Causal Questions, therefore, take the form of “What is the effect of an action X on an outcome Y?”—or more usefully, “If I do X, how will Y change?”. Nearly anything can take the place of X and Y in this formulation: X could be something small, like changing the design of a website, or something big, like giving a patient a new drug or changing a government regulation. Y, similarly, could be anything from “how long users stay on my website” or “how likely are users to buy something at my store” to “what is the probability that the patient survives”.
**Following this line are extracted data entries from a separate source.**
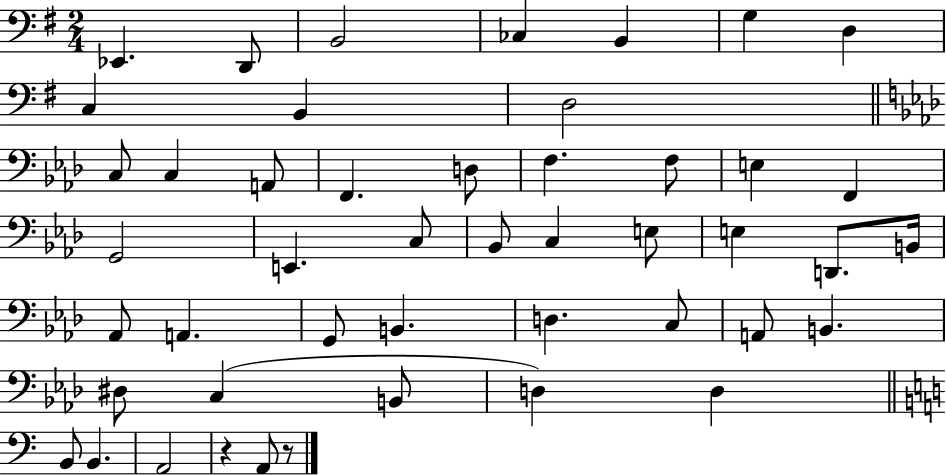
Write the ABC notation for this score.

X:1
T:Untitled
M:2/4
L:1/4
K:G
_E,, D,,/2 B,,2 _C, B,, G, D, C, B,, D,2 C,/2 C, A,,/2 F,, D,/2 F, F,/2 E, F,, G,,2 E,, C,/2 _B,,/2 C, E,/2 E, D,,/2 B,,/4 _A,,/2 A,, G,,/2 B,, D, C,/2 A,,/2 B,, ^D,/2 C, B,,/2 D, D, B,,/2 B,, A,,2 z A,,/2 z/2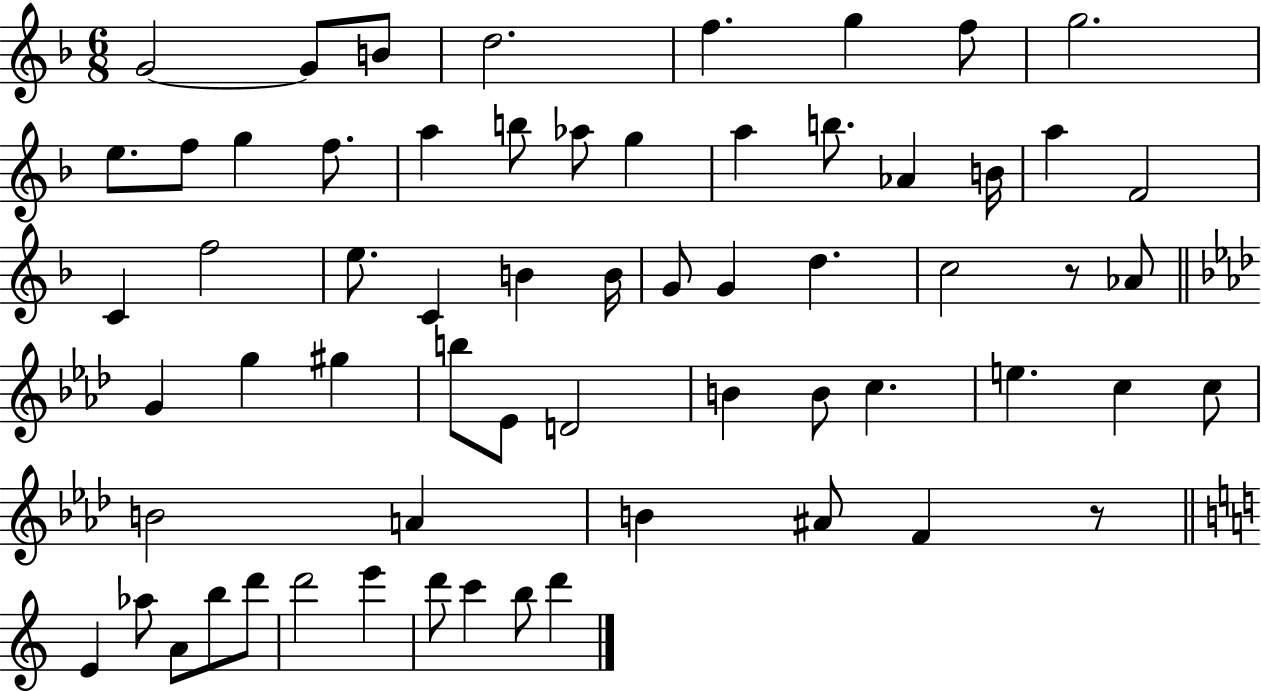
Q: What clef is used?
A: treble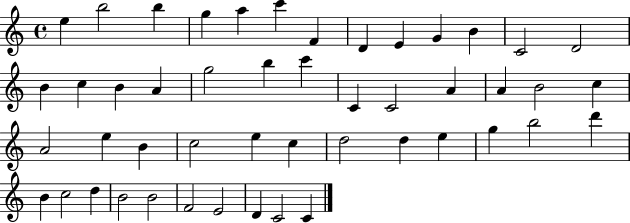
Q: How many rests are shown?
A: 0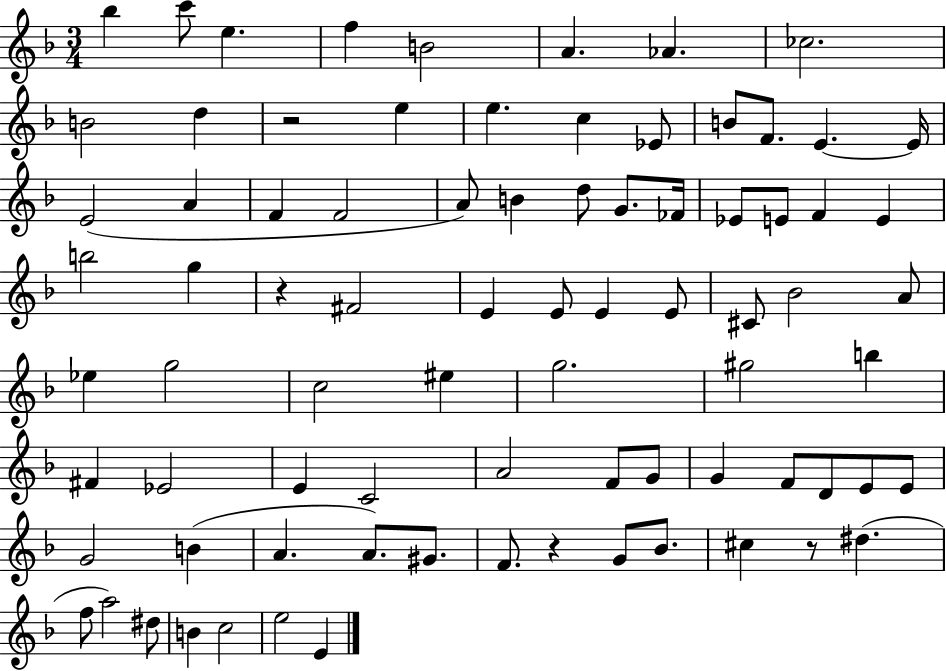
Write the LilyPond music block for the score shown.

{
  \clef treble
  \numericTimeSignature
  \time 3/4
  \key f \major
  \repeat volta 2 { bes''4 c'''8 e''4. | f''4 b'2 | a'4. aes'4. | ces''2. | \break b'2 d''4 | r2 e''4 | e''4. c''4 ees'8 | b'8 f'8. e'4.~~ e'16 | \break e'2( a'4 | f'4 f'2 | a'8) b'4 d''8 g'8. fes'16 | ees'8 e'8 f'4 e'4 | \break b''2 g''4 | r4 fis'2 | e'4 e'8 e'4 e'8 | cis'8 bes'2 a'8 | \break ees''4 g''2 | c''2 eis''4 | g''2. | gis''2 b''4 | \break fis'4 ees'2 | e'4 c'2 | a'2 f'8 g'8 | g'4 f'8 d'8 e'8 e'8 | \break g'2 b'4( | a'4. a'8.) gis'8. | f'8. r4 g'8 bes'8. | cis''4 r8 dis''4.( | \break f''8 a''2) dis''8 | b'4 c''2 | e''2 e'4 | } \bar "|."
}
In my view, Causal Questions are perhaps the hardest to answer for two reasons. The first is that when we ask a Causal Question, we are fundamentally interested in comparing what our outcome Y would be in two states of the world: the world where we do X, and the world where we don’t do X. But as we only get to live in one universe, we can never perfectly know what the value of our outcome Y would be in both a world where we do X and one where we don’t do X—a problem known as the Fundamental Problem of Causal Inference (causal inference is just what people call the study of how to answer Causal Questions).

But the second reason is Causal Questions land on the desk of data scientists when a stakeholder wants to know the likely consequences of an action before they actually undertake the action at full scale. This may seem obvious, but it bears repeating — not only is answering Causal Questions hard because we never get to measure outcomes in both a universe where our treatment occurs and also a universe where it does not (the Fundamental Problem of Causal Inference), but answering Causal Questions is also hard because stakeholders want to know about the likely consequences of an action they aren’t ready to actually undertake!

As a result, the job of a data scientist who wants to answer a Causal Question is to design a study that not only measures the effect of a treatment but also does so in a setting that is enough like the context in which the stakeholder wants to act that any measured effect will generalize to the stakeholder’s context.